**Direction**
Copy the rows verbatim, starting at the line containing "Between the two" and ending with the last line of the rows.

* Begin Records for this task *

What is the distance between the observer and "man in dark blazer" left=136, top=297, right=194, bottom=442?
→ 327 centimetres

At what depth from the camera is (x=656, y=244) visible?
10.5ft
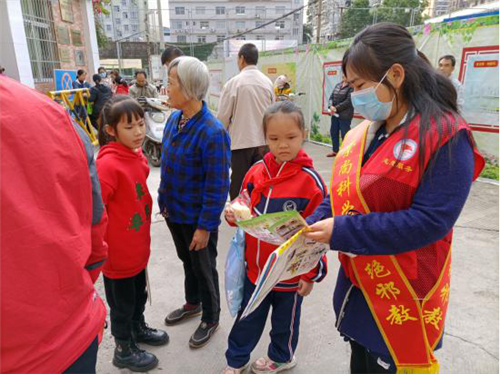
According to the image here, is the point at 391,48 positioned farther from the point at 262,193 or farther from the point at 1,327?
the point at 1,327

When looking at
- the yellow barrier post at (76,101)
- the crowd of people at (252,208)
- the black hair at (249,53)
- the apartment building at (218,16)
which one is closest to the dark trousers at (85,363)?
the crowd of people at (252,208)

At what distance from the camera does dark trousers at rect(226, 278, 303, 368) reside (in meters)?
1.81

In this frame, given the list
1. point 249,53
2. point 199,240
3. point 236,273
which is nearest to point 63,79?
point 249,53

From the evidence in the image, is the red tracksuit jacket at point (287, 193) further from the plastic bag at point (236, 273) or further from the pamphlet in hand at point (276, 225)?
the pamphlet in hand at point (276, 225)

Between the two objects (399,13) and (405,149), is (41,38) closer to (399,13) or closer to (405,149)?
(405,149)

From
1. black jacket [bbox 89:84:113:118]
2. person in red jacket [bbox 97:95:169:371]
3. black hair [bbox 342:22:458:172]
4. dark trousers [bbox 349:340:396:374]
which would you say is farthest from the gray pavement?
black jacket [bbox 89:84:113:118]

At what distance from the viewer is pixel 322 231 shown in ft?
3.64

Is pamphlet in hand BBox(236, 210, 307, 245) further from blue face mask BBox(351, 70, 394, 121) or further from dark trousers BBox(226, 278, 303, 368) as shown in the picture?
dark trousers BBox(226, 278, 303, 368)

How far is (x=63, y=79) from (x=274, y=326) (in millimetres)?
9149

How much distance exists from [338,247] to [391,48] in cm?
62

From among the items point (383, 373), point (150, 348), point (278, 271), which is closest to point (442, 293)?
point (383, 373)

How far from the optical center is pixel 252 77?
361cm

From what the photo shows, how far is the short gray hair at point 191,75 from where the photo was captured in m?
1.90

* End Records for this task *

**Response**
Between the two objects (399,13) and (405,149), is (41,38) closer to (399,13) or closer to (405,149)?
(405,149)

From
1. black jacket [bbox 89:84:113:118]
2. person in red jacket [bbox 97:95:169:371]
3. black hair [bbox 342:22:458:172]
4. dark trousers [bbox 349:340:396:374]
which would you say is farthest from the gray pavement?
black jacket [bbox 89:84:113:118]

At what distance from the viewer is pixel 322 231 shown in ft?
3.64

Is pamphlet in hand BBox(236, 210, 307, 245) further from blue face mask BBox(351, 70, 394, 121) or further from dark trousers BBox(226, 278, 303, 368) as shown in the picture?
dark trousers BBox(226, 278, 303, 368)

How far is (x=63, y=79) from (x=274, y=326) (in millimetres)?
9149

How much distance exists from [338,247] to [391,48] in cm?
62

From among the items point (383, 373), point (150, 348), point (278, 271), which is closest to point (442, 293)?
point (383, 373)

How far from the optical center is pixel 252 77?
361cm

From what the photo shows, how far is the short gray hair at point 191,75 from where the photo was captured in m?
1.90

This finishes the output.